Stated task A: Echo the passage on email-based identifiers from "While Google has" up to and including "collected and used.".

Quoted text:
####

However, a number of questions regarding the viability of such an email-based identifier solution have been brought forward by industry leaders, with the most prominent one being from Google. In a blog post referring to PII graphs created using email addresses of users, Google’s Director of Product Management for Ads, Trust, and Privacy, Dave Temkin stated that such solutions would not be able to meet the consumers’ rising expectations for privacy, nor be able to stand toe-to-toe with the miscellaneous regulatory restrictions.
While Google has its own stakes in the bid to find a viable identifier solution after the demise of third-party cookies, the reservations brought forth by Dame Temkin are not without weightage. Research conducted by YouGov Canada and TTD in June showcased that almost 79% of Canadians were inclined towards learning more regarding what type of data was being collected during their online browsing sessions, and knowing how their email addresses might be used after they have signed on to a website. This clearly indicates that a majority of the user base in Canada (and theoretically the world) is still clueless about how Unified ID 2.0 works or how their data is being collected and used.

####

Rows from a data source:
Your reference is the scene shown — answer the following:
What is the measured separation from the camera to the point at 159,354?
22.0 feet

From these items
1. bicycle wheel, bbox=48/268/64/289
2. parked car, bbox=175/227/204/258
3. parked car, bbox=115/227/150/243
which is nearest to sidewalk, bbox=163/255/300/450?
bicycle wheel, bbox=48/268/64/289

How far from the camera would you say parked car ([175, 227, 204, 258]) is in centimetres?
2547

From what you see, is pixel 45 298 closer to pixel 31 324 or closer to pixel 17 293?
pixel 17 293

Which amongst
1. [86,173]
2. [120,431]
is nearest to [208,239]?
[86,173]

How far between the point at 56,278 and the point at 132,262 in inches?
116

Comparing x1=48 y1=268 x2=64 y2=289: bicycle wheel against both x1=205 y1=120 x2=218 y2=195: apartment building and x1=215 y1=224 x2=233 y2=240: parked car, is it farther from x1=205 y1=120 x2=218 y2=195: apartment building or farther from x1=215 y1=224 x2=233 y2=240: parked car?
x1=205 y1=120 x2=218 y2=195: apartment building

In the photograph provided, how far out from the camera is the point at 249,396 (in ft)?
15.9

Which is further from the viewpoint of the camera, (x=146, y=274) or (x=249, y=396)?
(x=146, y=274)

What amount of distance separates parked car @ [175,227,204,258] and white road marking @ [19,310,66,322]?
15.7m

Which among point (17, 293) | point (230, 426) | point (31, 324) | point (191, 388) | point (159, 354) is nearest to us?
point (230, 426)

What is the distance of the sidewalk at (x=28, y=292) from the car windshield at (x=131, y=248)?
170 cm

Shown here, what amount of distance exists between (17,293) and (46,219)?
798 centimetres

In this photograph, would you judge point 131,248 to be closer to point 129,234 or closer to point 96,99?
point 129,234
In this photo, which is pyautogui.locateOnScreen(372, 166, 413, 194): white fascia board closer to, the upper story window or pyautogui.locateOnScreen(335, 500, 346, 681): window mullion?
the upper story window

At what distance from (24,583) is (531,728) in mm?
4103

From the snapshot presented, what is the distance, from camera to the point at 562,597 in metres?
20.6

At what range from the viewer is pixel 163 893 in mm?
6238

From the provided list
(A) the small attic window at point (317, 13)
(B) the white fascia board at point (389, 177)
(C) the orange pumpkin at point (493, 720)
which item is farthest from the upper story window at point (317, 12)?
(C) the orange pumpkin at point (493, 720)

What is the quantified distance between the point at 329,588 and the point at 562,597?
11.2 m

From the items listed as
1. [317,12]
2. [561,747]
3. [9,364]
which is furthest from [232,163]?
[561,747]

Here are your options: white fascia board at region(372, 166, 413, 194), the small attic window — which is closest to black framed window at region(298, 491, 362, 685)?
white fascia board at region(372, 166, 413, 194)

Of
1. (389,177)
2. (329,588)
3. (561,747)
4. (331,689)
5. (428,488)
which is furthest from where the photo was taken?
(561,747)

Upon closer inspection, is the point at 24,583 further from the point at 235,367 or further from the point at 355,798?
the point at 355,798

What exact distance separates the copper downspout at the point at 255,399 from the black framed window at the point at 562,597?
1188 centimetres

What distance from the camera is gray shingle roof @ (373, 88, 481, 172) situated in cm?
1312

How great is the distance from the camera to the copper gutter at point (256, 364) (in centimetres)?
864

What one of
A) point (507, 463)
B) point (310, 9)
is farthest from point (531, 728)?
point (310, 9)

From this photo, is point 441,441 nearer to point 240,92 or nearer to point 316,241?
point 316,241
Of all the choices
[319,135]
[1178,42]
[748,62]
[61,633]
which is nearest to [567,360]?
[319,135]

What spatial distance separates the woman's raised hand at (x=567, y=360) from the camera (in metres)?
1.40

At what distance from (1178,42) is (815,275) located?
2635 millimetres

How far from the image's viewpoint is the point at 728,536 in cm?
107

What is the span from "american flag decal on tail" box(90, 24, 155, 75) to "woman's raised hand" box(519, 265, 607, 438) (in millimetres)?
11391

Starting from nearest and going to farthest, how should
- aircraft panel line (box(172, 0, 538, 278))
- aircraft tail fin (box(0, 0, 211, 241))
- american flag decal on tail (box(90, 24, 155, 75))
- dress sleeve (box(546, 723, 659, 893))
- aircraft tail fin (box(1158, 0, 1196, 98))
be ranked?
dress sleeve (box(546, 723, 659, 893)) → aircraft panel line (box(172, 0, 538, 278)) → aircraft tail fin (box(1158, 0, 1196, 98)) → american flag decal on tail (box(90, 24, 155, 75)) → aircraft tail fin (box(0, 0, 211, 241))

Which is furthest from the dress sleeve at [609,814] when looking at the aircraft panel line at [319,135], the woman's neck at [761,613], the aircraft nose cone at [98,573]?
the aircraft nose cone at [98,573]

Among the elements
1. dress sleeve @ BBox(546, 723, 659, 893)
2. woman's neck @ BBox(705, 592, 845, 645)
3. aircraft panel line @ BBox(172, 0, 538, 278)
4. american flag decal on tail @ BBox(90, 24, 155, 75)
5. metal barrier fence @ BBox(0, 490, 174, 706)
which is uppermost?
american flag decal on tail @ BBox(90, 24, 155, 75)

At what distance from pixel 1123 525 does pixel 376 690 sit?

####

Stated task B: Return every row that contains the string "framed", matching case.

Exercise output A:
While Google has its own stakes in the bid to find a viable identifier solution after the demise of third-party cookies, the reservations brought forth by Dame Temkin are not without weightage. Research conducted by YouGov Canada and TTD in June showcased that almost 79% of Canadians were inclined towards learning more regarding what type of data was being collected during their online browsing sessions, and knowing how their email addresses might be used after they have signed on to a website. This clearly indicates that a majority of the user base in Canada (and theoretically the world) is still clueless about how Unified ID 2.0 works or how their data is being collected and used.

Exercise output B:
Here are your options: white fascia board at region(372, 166, 413, 194), the small attic window — which is closest to black framed window at region(298, 491, 362, 685)?
What exact distance separates the copper downspout at the point at 255,399 from the black framed window at the point at 562,597?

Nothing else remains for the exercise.